__WHAT TO DO__:
Once the line containing "Foto Casa en" is located, output it and every line after it through the end of the records, exactly as written and nothing else.

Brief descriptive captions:
----------
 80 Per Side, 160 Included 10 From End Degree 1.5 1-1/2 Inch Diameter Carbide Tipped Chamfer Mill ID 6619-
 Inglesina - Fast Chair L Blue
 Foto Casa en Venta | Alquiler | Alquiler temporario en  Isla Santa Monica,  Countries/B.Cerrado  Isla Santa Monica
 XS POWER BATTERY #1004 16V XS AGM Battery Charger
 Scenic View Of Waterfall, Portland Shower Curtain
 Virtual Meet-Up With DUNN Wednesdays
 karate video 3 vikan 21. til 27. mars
----------
__WORKED SOLUTION__:
 Foto Casa en Venta | Alquiler | Alquiler temporario en  Isla Santa Monica,  Countries/B.Cerrado  Isla Santa Monica
 XS POWER BATTERY #1004 16V XS AGM Battery Charger
 Scenic View Of Waterfall, Portland Shower Curtain
 Virtual Meet-Up With DUNN Wednesdays
 karate video 3 vikan 21. til 27. mars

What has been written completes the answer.